Nicholas Carr has made many valid points in his article, but it is very important to keep the context in mind. I will first address the points raised from the viewpoint of the IT mature organisations, which are more likely to be in the worlds developed markets. I will then consider the points from the viewpoint of organisations in the worlds emerging markets and who have limited use of IT at present for a variety of reasons.
For the worlds technology saturated markets and organisations, Carrs contention is that IT has become commoditisied and may not therefore offer a significant source of competitive advantage. This is a view that I find hard to believe. There are some parts of IT to which this may apply to for example, access to computing and Internet. But for the most part, there is still plenty of room for using IT for ones advantage. Carrs point is that because IT is replicable, these unique applications are likely to become commonplace. Possible, but IT taken together with business model innovation can offer enough of room for innovation and advantage. That may still not be enough for sustained profits because the economies and organisations at the top of the IT usage pyramid have limited inefficiencies that they are going to be able to address.
So, my view is that the views expressed by Carr, while being relevant and timely, cannot be applied to every sphere of IT. There are many emerging areas of technology which will continue to surprise. Each emerging area will have its innovators and early adopters who will be able benefit from the use of IT. The pertinent point is that the change being brought by technology is not over, but has just begun. At the point of time which is now, it may be hard for us to look ahead and see dramatic changes coming in the future which are likely to provide differentiated competitive advantages for organizations. But this is what always happens when a new technology comes up, and the rate of emergence of new technologies is not slowing.
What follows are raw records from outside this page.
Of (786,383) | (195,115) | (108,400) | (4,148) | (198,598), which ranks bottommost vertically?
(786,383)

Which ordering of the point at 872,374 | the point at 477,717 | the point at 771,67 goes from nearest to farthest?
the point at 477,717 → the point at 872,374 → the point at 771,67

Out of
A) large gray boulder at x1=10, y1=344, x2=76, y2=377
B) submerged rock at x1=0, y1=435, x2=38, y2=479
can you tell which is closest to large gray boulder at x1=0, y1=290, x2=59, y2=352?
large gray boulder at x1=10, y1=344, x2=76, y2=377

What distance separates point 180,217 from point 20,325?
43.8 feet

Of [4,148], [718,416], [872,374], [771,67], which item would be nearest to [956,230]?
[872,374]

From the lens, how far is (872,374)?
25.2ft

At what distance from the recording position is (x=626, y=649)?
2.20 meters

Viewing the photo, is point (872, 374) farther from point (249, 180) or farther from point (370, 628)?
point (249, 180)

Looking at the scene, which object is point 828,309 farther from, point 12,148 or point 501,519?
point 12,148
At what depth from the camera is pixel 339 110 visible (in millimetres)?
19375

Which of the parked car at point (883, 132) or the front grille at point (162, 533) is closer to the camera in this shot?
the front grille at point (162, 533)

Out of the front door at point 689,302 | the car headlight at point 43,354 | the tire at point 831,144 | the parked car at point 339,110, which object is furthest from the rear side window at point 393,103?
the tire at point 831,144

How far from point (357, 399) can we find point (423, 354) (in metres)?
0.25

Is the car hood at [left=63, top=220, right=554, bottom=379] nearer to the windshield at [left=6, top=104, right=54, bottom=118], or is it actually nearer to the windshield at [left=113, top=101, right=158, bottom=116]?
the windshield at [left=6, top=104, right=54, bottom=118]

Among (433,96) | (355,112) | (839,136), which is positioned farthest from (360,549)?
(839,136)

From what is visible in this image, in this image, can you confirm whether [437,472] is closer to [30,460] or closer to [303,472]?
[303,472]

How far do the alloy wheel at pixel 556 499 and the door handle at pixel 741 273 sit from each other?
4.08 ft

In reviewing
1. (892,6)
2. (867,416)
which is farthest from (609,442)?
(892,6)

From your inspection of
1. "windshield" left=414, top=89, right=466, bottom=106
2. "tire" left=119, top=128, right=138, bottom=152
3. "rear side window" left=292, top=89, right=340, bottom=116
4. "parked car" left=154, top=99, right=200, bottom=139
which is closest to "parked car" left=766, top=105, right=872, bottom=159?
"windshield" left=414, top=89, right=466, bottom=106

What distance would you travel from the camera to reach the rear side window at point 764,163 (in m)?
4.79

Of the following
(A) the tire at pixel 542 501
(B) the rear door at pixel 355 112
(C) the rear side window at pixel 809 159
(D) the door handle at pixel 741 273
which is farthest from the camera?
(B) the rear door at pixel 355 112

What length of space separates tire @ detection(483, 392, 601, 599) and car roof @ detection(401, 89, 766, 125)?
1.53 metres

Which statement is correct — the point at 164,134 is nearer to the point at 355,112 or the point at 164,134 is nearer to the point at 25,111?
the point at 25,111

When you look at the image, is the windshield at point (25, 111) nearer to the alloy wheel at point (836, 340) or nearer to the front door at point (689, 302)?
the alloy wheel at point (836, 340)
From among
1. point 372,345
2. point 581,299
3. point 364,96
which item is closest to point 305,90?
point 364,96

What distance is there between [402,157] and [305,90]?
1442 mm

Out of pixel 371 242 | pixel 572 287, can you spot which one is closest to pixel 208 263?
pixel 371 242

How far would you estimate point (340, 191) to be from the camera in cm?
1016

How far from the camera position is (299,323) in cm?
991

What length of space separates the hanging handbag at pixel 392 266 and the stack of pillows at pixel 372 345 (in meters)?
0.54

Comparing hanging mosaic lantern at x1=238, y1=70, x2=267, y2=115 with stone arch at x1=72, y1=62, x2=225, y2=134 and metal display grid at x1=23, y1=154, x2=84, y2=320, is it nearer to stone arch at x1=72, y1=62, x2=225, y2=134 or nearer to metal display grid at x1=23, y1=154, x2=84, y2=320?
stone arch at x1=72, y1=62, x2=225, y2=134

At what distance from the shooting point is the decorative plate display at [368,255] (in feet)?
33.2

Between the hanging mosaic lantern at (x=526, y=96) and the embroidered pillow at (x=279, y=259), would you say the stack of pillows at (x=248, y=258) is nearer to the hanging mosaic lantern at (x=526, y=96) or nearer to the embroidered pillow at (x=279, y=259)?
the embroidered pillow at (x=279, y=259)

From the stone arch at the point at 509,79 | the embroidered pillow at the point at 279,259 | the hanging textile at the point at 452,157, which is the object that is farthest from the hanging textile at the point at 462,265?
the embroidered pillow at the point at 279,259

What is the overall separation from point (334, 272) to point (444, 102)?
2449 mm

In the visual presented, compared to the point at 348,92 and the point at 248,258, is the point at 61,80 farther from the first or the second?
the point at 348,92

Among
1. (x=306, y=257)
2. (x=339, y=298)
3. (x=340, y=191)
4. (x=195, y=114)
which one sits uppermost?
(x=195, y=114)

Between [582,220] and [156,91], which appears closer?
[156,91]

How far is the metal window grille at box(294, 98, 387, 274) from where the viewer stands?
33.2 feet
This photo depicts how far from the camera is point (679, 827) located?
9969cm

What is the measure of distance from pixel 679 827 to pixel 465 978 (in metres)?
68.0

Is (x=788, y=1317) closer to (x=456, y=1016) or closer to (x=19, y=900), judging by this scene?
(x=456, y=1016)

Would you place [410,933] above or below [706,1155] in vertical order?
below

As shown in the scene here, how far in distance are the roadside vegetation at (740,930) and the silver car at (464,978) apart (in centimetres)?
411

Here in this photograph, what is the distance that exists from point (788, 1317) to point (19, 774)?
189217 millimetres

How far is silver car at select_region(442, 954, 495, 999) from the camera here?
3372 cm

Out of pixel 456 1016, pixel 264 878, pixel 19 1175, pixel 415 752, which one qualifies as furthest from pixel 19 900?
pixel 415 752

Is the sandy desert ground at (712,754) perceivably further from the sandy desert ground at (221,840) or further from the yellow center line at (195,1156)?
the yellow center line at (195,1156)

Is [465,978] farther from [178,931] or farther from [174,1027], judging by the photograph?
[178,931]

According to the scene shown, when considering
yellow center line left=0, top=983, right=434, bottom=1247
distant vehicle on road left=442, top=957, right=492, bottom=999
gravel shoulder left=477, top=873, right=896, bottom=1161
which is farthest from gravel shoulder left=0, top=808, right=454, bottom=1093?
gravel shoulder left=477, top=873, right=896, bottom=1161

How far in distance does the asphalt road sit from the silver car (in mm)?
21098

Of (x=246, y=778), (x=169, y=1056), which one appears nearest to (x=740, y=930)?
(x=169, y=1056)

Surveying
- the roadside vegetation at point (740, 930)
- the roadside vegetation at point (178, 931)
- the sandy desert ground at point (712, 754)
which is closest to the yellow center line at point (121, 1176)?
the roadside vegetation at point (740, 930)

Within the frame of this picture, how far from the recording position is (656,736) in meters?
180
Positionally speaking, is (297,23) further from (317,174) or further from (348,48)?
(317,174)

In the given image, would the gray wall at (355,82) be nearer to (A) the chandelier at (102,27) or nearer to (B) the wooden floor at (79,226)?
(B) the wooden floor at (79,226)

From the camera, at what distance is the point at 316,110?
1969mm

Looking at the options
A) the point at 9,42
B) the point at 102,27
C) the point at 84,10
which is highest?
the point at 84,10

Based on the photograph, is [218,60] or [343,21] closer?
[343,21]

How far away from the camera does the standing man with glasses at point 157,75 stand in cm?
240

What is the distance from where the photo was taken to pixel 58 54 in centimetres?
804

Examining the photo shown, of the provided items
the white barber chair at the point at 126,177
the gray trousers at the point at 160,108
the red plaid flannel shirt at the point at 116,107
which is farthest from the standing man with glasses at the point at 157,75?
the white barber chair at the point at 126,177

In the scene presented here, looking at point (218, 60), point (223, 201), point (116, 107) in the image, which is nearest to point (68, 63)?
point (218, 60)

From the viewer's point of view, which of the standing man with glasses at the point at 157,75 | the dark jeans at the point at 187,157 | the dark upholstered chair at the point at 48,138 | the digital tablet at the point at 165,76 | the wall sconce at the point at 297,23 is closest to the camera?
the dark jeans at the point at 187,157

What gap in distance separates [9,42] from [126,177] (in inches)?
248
What has slowed is the pace of adoption as weary CIOs opt for greater stability. Unlike the investment frenzy of a dotcom era when just about everyone invested in IT without a second thought, there is now a focus on looking at the return of investment that technology provides. This is what we forgot and is the cause of the angst being felt by many business managers. This is manifesting into a belief that technology can do little to provide competitive differentiation because every organization has the same likelihood of adoption of the new technologies as they become available.
This is not true. Each technology cycle brings its leaders and laggards. Unlike railroads and electricity where innovation in the infrastructure was limited once the network and grid was built out, this is not the case with technology. Each new innovation offers a potential for a competitive advantage to its early adopters. So, if anything, CIOs need to be on the lookout for those emerging technologies which can offer distinction in specific business processes. There is not likely to be any big bang improvement, but to stretch this to the belief that because of standardisation of technology, the improvements will be able to all nearly simultaneously is not correct.
What IT managers need is a vision into tomorrow to better understand the emerging technologies, marry this knowledge with that of the business processes involved in the extended enterprise, and then decide where the new technologies have the potential to provide the greatest returns.